Article:
--

Which will be the next eurozone domino to fall? With Greece enjoying a temporary lull in its apparently permanent crisis, we can take a moment to look around its neighborhood at other candidates for trouble. There are several — and the euro’s future looks far from bright.
Greece ran into trouble mainly because it should never have been in the eurozone in the first place. Its governments couldn’t balance their budgets, and its economic cycle was far out of sync with those of the eurozone’s leading lights. When Germany grew, Greece shrank, and vice versa. Using the same monetary policy in both countries made no sense at all.
The more proximate cause of the Greek crisis was its inability to service its debts on time. In the midst of a deep depression, taxes and other government revenue started to slip away, eventually falling 15 percent between 2007 and 2014. Without control of the currency, the government couldn’t print money to stimulate the economy and devalue its debts. It had to choose between repaying its lenders and doing everything else: paying pensions, providing public services, protecting its citizens, etc.

--

Records provided:
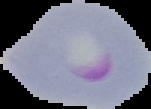

Summary:
  - Result: malaria parasites detected
  - Image type: segmented cell region on a black background
  - Image size: 151×109 pixels
  - Preparation: thin blood film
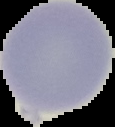

Cell region segmented out of the field of view; the surrounding area is masked to black. Malaria status: uninfected. Image is 115×127 pixels. From a thin blood smear.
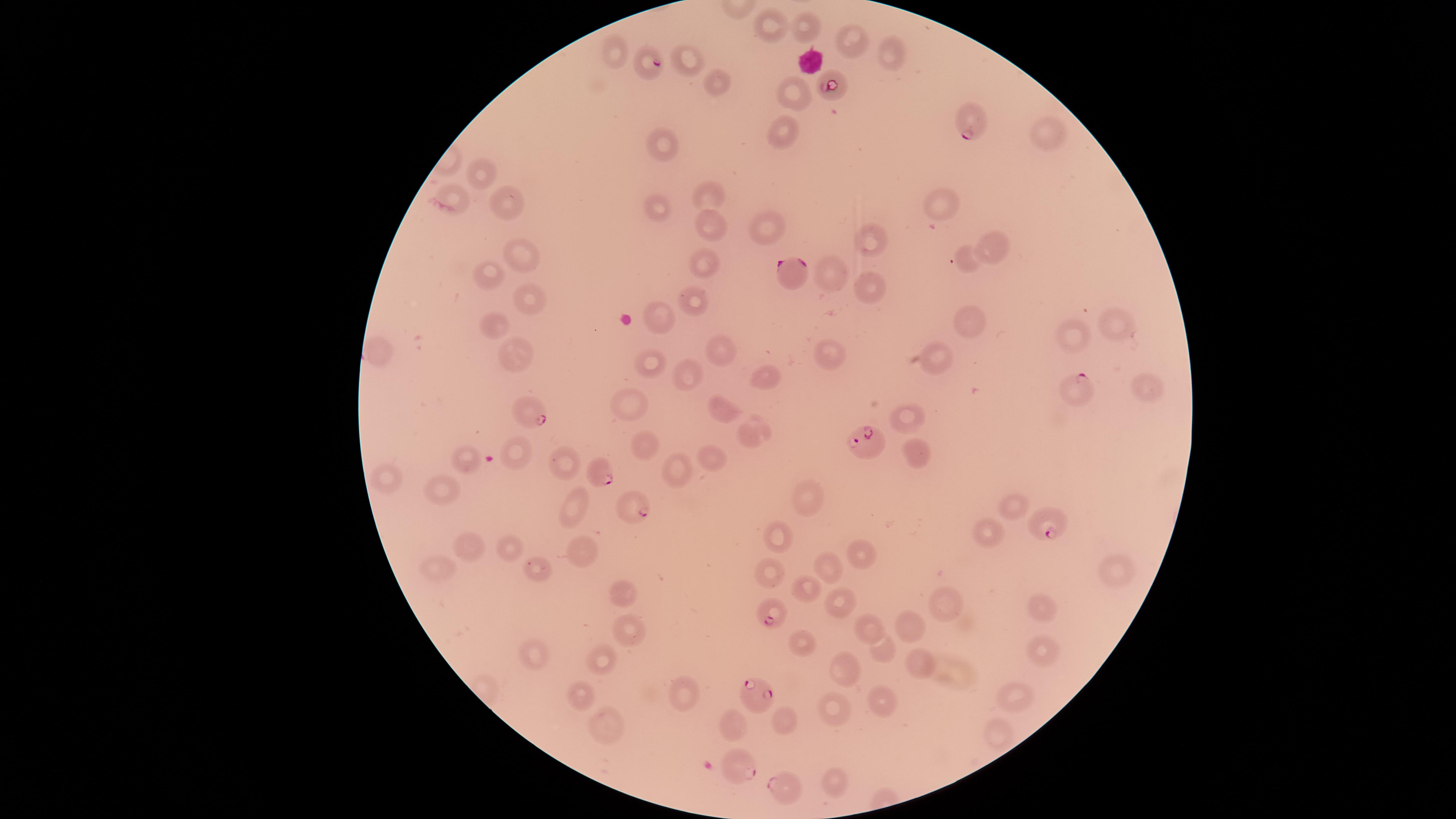
image size = 1456×819 pixels
capture = smartphone photograph through the microscope eyepiece
uninfected RBCs = approximate marker points as [x, y] in pixels: [801, 27], [763, 31], [847, 43], [617, 54], [885, 54], [688, 61], [713, 82], [792, 92], [780, 130], [1047, 130], [663, 145], [477, 181], [708, 192], [503, 204], [945, 208], [655, 214], [708, 223], [763, 228], [992, 246], [869, 249], [524, 259], [706, 261], [969, 265], [487, 274], [836, 279], [867, 289], [530, 299], [694, 301], [964, 319], [660, 321], [1106, 329], [497, 330], [1072, 339], [723, 346], [834, 353], [935, 353], [518, 354], [650, 363], [690, 374], [763, 375], [1151, 385], [627, 404], [723, 409], [911, 417], [752, 428], [645, 446], [914, 454], [522, 455], [466, 458], [566, 462], [708, 462], [677, 474], [389, 480], [445, 488], [807, 498], [574, 500], [1008, 504], [986, 533], [778, 537], [510, 543], [472, 550], [858, 552], [581, 555], [537, 561], [438, 571], [825, 571], [773, 575], [1106, 576], [627, 589], [803, 590], [839, 600], [1044, 606], [944, 608], [870, 625], [911, 625], [631, 630], [801, 640], [880, 650], [1041, 650], [536, 656], [603, 660], [919, 660], [847, 670], [684, 692], [876, 695], [581, 698], [1013, 699], [833, 704], [604, 718], [785, 718], [731, 723], [996, 733], [833, 777]
field of view = single
visible region = circular
species = Plasmodium falciparum
parasitized RBCs = approximate marker points as [x, y] in pixels: [652, 63], [832, 87], [968, 121], [794, 272], [1075, 387], [535, 415], [868, 445], [600, 470], [636, 504], [1045, 527], [769, 614], [761, 690], [740, 766], [775, 787]
stain = Giemsa
preparation = thin smear of blood
presence = malaria parasites identified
Name the parasite shown.
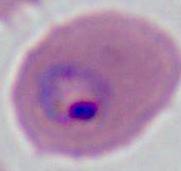
Plasmodium.

Micrograph. 400x or 1000x magnification.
Identify the blood parasite species.
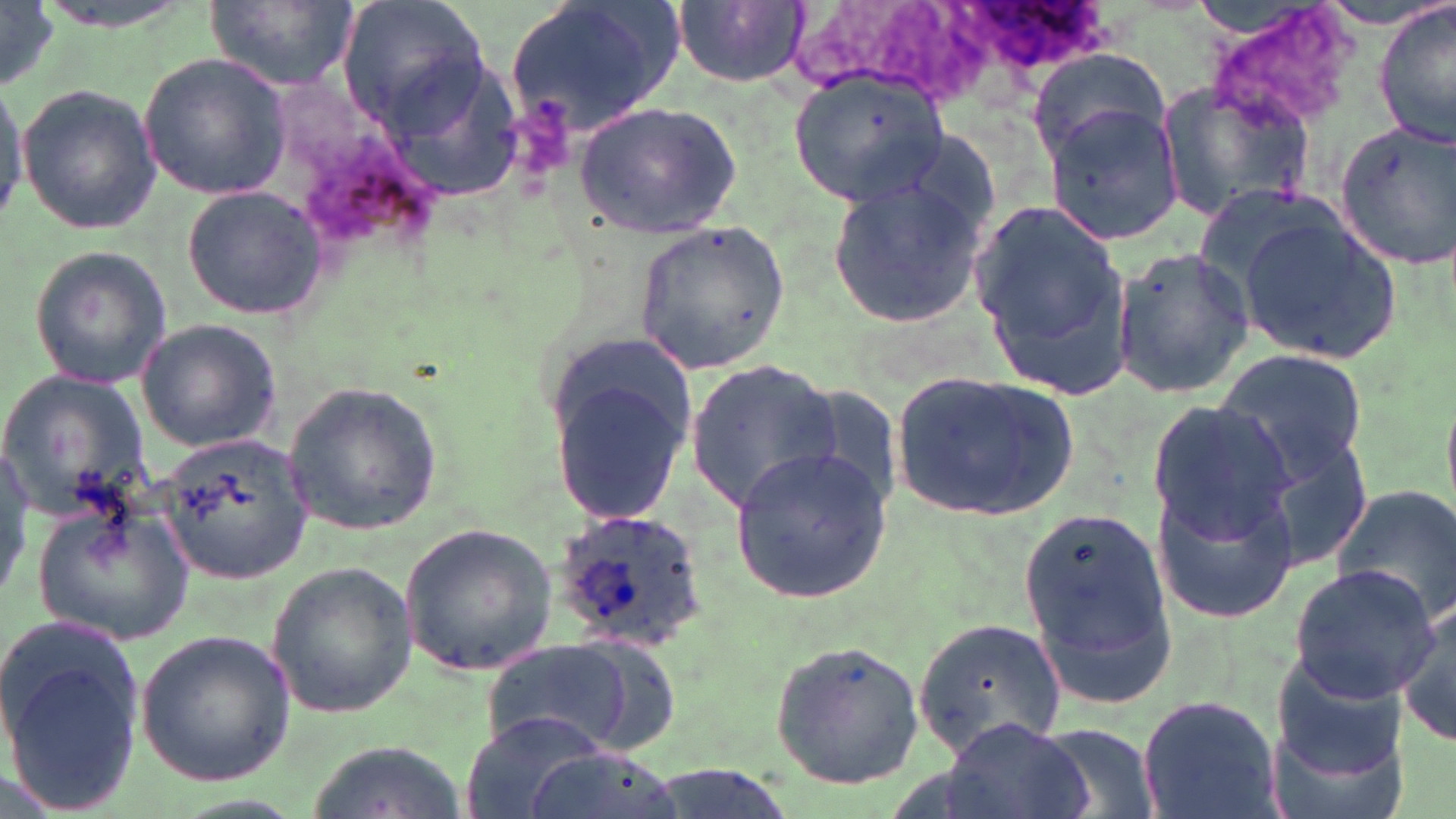
Plasmodium ovale.

field of view = single
magnification = 1000x
preparation = thin blood film
image size = 1456×819 pixels
Plasmodium ovale-infected red blood cell locations = approximate bounding boxes as (x1,y1)-(x2,y2) corner pairs in pixels: (547,509)-(706,652)
modality = light microscopy
uninfected red blood cell locations = approximate bounding boxes as (x1,y1)-(x2,y2) corner pairs in pixels: (209,0)-(355,91), (339,0)-(489,136), (504,0)-(681,139), (673,2)-(810,87), (1374,2)-(1455,147), (1,3)-(56,92), (1200,4)-(1362,137), (1027,48)-(1174,160), (137,54)-(292,201), (790,69)-(949,209), (1155,79)-(1315,223), (0,81)-(30,231), (17,82)-(161,234), (577,100)-(741,238), (1041,100)-(1186,247), (1336,120)-(1456,268), (825,172)-(987,331), (182,186)-(329,320), (970,196)-(1136,400), (1235,212)-(1404,363), (633,222)-(790,374), (27,243)-(174,392), (1114,246)-(1253,401), (134,315)-(283,454), (542,338)-(700,528), (1213,346)-(1372,485), (683,359)-(842,513), (890,367)-(1081,523), (0,368)-(155,527), (281,379)-(444,538), (794,384)-(908,512), (1146,398)-(1298,547), (157,430)-(316,583), (0,441)-(34,604), (731,448)-(895,603), (1153,469)-(1303,625), (1329,485)-(1456,625), (32,494)-(198,651), (1020,502)-(1179,714), (400,521)-(558,679), (264,559)-(418,717), (1290,563)-(1437,699), (1395,601)-(1456,747), (912,614)-(1068,762), (1,616)-(147,817), (134,628)-(298,787), (484,639)-(635,757), (769,639)-(929,791), (1270,644)-(1408,793), (1134,693)-(1282,819), (461,711)-(609,819), (944,719)-(1090,819), (1033,722)-(1161,819), (302,740)-(466,819), (525,747)-(683,819)
stain = May-Grünwald-Giemsa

--

Challenge 1: According to the eurozone article, why did sharing one monetary policy between Greece and Germany make no sense? Answer in one to three sentences.
Challenge 2:
Using the eurozone article, decide whether each statement agrees with it. Answer yes or no for each and quote the deciding words.
(a) Greek government revenue fell 15 percent between 2007 and 2014.
(b) Greece's economic cycle closely followed Germany's.
(c) The Greek government could print money to devalue its debts.
Challenge 3: Continue the eurozone article from its last sentence.

Final result 1: Greece's economic cycle was far out of sync with those of the eurozone's leading economies: when Germany grew, Greece shrank, and vice versa. A single monetary policy could not suit two economies moving in opposite directions.

Final result 2:
(a) Yes: "eventually falling 15 percent between 2007 and 2014"
(b) No: "When Germany grew, Greece shrank, and vice versa."
(c) No: "Without control of the currency, the government couldn’t print money to stimulate the economy and devalue its debts."

Final result 3:
What other countries in the eurozone might soon face this choice? To hear the credit-rating agencies tell it, the first in line are Portugal, whose government bonds are rated as junk by Standard & Poor’s, and Italy, which receives the lowest investment-grade rating of BBB-. Each country’s government is carrying a debt bigger than its GDP, something the IMFdoesn’t expect to change any time in the next five years. Spain, whose debt-to-GDP ratio is below 70 percent but may rise in the coming years, is rated BBB.
Not far behind are Ireland, whose debt burden of 86 percent of GDP is supposed to decline rapidly now that economic growth has resumed, and France, at 89 percent, where growth rates may struggle to crack 2 percent in the coming years. Both of them receive reasonable grades from Standard & Poor’s — AA for France and A+ for Ireland, with AAA being the safest of all.
But it’s important to take these ratings with a grain of salt. After all, Standard & Poor’s gave Greece’s debt a grade of A- until December 2009, when the fiscal writing was already on the wall. Partly because of the rating, Greece had no trouble borrowing at reasonable interest rates as late as November of that year, just as Portugal can today. Yet at the end of 2009, all of the countries above except France were once again being called by their pejorative acronym: the PIIGS.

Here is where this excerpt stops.